Despite ties to the controversial oil billionaires Koch brothers, Representative Sean Duffy still refuses to comment on Governor Walker's budget that has sparked historic numbers of workers to protest against it.
"While Representative Sean Duffy is protecting big oil interests in Washington, he’s sent the Koch brothers the next best thing to do their bidding in Madison—his right-hand man,” said DCCC Midwest Regional Press Secretary Haley Morris. "It's appalling that Representative Sean Duffy prefers to remain in the shadows with the oil billionaire Koch brothers than stand up for Wisconsin working families."
Unfortunately for the Koch Brothers, all their handwork in getting their puppet elected by their dirty pool electioneer to gain control of the state-owned utilities in Wisconin, a process to be overseen by their oil insider, all came crashing down when people actually read the bill in question and saw their end game.

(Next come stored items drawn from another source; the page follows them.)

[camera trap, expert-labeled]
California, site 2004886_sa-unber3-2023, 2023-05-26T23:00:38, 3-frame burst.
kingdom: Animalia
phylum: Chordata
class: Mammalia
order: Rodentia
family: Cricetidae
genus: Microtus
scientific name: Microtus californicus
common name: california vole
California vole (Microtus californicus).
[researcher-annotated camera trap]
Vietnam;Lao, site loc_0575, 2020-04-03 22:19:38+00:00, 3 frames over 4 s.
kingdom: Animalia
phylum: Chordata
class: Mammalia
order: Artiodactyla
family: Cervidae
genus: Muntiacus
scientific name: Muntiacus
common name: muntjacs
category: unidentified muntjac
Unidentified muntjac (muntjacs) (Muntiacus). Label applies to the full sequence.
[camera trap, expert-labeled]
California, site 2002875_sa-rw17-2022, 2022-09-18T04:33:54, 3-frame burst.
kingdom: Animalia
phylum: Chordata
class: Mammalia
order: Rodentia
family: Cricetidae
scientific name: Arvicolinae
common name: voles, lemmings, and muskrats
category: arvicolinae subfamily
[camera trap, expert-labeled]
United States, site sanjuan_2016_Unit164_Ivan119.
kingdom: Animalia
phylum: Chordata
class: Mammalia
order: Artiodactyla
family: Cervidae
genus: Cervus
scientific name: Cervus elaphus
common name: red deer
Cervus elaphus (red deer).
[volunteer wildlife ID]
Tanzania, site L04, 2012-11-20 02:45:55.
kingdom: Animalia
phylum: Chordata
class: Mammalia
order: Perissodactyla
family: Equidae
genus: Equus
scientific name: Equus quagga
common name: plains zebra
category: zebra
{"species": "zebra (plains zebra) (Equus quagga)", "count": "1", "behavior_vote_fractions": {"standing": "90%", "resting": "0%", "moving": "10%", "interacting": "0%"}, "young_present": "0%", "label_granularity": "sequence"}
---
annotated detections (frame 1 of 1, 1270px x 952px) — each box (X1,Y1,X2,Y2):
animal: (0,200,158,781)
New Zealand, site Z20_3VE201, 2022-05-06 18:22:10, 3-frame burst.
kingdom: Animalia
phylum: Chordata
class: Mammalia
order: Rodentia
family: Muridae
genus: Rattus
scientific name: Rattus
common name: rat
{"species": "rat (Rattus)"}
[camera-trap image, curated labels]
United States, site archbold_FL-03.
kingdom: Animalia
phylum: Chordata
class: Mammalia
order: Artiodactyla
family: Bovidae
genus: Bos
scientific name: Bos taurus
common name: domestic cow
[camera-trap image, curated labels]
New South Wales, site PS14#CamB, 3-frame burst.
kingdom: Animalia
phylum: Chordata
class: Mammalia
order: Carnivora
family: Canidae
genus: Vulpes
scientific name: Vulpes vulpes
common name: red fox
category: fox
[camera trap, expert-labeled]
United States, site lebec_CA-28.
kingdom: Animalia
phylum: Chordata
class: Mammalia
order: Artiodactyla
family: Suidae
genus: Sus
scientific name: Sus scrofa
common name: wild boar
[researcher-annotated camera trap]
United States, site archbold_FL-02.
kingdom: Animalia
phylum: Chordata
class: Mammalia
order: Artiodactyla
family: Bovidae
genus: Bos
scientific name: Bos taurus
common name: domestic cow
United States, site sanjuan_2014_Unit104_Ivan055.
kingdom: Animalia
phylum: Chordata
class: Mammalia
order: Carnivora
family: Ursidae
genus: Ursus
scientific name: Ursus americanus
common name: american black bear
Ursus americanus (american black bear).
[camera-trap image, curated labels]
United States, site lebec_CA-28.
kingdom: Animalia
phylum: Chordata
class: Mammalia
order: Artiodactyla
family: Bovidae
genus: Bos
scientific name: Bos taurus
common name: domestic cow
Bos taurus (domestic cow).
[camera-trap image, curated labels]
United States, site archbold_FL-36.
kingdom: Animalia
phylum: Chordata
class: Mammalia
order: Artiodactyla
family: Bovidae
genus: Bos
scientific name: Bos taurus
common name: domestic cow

But from 1991 until present, the Koch Brothers have been using propaganda and astroturfing to further their own interests agains the public school system and the unions that support it. From funding the Institute to Justice, to unleashing their propagandist Mark Block through the front American for Prosperity, they have been pushing this agenda virtually in the dark and without the knowledge of the Wisconsin taxpayer/voter.
Then something very unfortunate happened to the Koch Brothers, all this information, slowly but surely, started to be archived on the internet, for all to see. With just googling and indexing, the dots connect themselves and it becomes obvious that in Wisconsin alone the Koch Brothers have been subverting American democracy for over 20 years.
Now one has to wonder, what are they up to in other states? And is "What's wrong with Kansas?" actually what's wrong with our current political system, and if all roads lead to the Koch Brother's offices in Wichita.